Relations between European neighbors hit a low in 2014 when Russia annexed Crimea from Ukraine, and it supported a pro-Russian uprising in the east of the country where low-intensity fighting between Ukrainian forces and pro-Russian troops have continued since.
Tensions have escalated further in recent months amid several reports of Russian troops amassing on the border with Ukraine, prompting widespread speculation that Russia is preparing to invade the country.
Russia has repeatedly denied its intention to do so, and the US, EU and NATO have warned Russia that they, as President Joe Biden told President Vladimir Putin during a phone call on Dec. 30, “will react decisively if Russia further invades Ukraine.” . “
However, how far the West will go to defend Ukraine is a big question.
What does Russia want?
Last month, Russia made several main demands to the West on Ukraine, among other security issues, in a draft security pact.
In the document, he demanded that the United States prevent further NATO expansion eastward and not allow former Soviet states to join the alliance.

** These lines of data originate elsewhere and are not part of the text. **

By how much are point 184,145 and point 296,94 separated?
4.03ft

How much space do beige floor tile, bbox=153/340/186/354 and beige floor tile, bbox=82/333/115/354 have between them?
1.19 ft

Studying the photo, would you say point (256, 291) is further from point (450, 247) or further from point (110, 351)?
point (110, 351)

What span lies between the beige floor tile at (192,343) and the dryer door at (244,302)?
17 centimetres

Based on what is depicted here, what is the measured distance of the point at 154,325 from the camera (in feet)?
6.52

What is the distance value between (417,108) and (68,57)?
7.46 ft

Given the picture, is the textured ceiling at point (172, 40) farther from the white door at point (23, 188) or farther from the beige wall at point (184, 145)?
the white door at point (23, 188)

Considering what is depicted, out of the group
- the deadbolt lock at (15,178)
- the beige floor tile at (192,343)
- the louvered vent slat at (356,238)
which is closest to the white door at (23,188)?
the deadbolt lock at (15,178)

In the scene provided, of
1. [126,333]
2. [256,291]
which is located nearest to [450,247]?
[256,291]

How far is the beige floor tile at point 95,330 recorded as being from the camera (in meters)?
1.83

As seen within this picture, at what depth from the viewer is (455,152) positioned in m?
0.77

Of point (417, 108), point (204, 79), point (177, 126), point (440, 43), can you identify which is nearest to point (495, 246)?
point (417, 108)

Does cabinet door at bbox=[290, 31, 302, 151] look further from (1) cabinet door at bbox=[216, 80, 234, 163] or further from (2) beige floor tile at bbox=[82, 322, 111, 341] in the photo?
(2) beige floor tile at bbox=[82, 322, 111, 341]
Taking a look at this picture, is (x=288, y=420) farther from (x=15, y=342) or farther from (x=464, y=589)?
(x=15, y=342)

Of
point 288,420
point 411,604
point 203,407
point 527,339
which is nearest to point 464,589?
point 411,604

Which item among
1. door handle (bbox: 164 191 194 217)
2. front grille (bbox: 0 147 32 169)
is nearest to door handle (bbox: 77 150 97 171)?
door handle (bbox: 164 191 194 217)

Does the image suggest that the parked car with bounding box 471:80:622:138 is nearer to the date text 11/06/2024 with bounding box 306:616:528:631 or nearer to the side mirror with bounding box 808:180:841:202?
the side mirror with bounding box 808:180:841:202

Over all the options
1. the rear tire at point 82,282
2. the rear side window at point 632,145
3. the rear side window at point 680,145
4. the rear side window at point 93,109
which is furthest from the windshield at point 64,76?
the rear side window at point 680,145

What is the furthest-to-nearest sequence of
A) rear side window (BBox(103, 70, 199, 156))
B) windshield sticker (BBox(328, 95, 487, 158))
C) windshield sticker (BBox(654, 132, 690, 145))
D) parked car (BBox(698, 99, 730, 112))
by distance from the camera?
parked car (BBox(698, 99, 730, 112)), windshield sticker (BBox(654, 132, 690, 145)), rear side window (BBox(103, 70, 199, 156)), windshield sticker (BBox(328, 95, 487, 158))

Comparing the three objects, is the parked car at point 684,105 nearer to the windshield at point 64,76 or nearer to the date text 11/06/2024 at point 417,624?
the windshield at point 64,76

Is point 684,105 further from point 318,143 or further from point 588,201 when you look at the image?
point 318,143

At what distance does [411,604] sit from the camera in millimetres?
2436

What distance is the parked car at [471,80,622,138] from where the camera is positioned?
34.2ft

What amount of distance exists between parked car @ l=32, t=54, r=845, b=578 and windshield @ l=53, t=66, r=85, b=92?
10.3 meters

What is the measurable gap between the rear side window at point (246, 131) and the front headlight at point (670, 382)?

Russia also demanded in the draft pact that the United States “not establish military bases” on the territories of former Soviet states that are not already members of NATO, or “use their infrastructure for no military activity or develop bilateral military cooperation with them. “
Although not mentioned by name in the draft pact, Ukraine is an obvious target for the Russians – it is a former Soviet republic, just like Russia’s ally Belarus, Azerbaijan, Moldova and Armenia, among others. The former Soviet states of Latvia, Lithuania and Estonia are already members of NATO.
Russia has already, and often, expressed its aversion to US missile defense complexes in Poland and Romania in Eastern Europe and the strengthening of the NATO presence, in terms of “battle-ready battle groups” , as NATO describes them, in the Baltic States and in Poland. .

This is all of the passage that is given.